### [Task requirements]
Copy the text of every row below word for word, leaving out the pictures.

### [Extracted records]
....

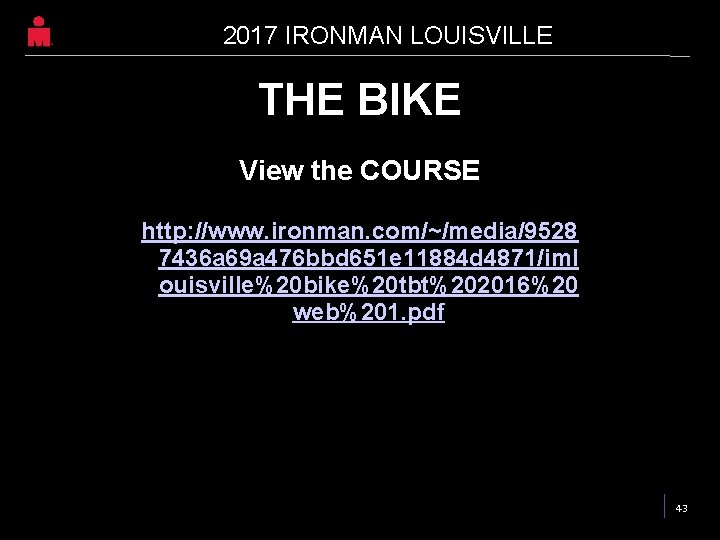 2017 IRONMAN LOUISVILLE THE BIKE View the COURSE http: //www. ironman. com/~/media/9528 7436 a 2017 IRONMAN LOUISVILLE THE BIKE View the COURSE http: //www. ironman. com/~/media/9528 7436 a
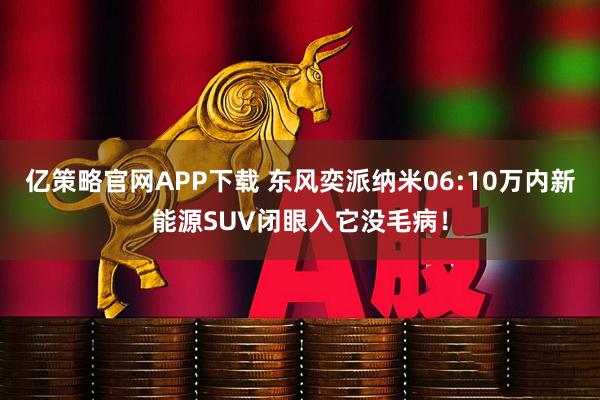 亿策略官网APP下载 东风奕派纳米06:10万内新能源SUV闭眼入它没毛病！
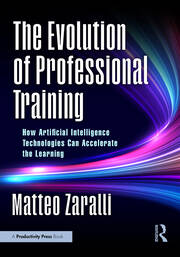 The Evolution of Professional Training: How Artificial Intelligence Technologies Can Accelerate the Learning book cover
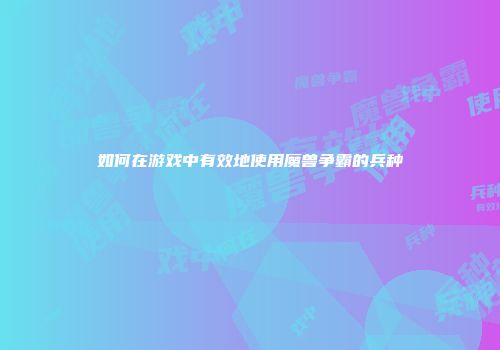 如何在游戏中有效地使用魔兽争霸的兵种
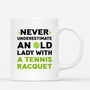 1847MUS3 personalized never underestimate an old lady with a tennis racquet mug
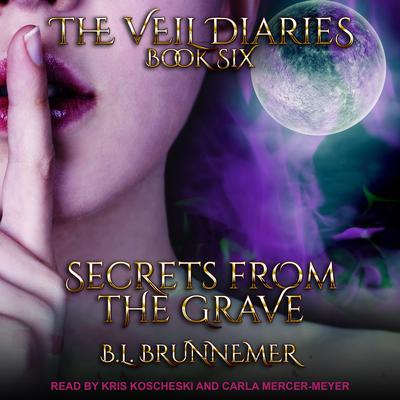 Secrets From the Grave Audiobook, by B.L. Brunnemer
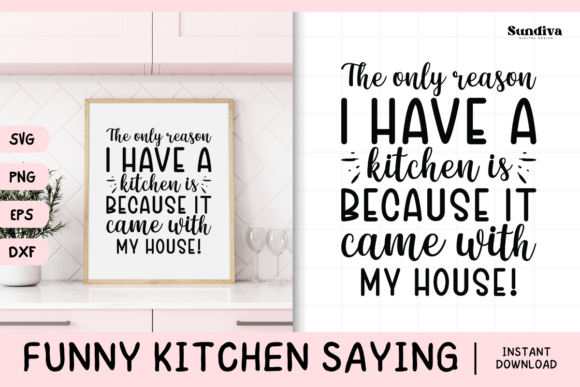 Funny Kitchen Saying SVG 8: A Crafts and Graphics Review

....

### [Response]
 2017 IRONMAN LOUISVILLE THE BIKE View the COURSE http: //www. ironman. com/~/media/9528 7436 a 2017 IRONMAN LOUISVILLE THE BIKE View the COURSE http: //www. ironman. com/~/media/9528 7436 a
 亿策略官网APP下载 东风奕派纳米06:10万内新能源SUV闭眼入它没毛病！
 The Evolution of Professional Training: How Artificial Intelligence Technologies Can Accelerate the Learning book cover
 如何在游戏中有效地使用魔兽争霸的兵种
 1847MUS3 personalized never underestimate an old lady with a tennis racquet mug
 Secrets From the Grave Audiobook, by B.L. Brunnemer
 Funny Kitchen Saying SVG 8: A Crafts and Graphics Review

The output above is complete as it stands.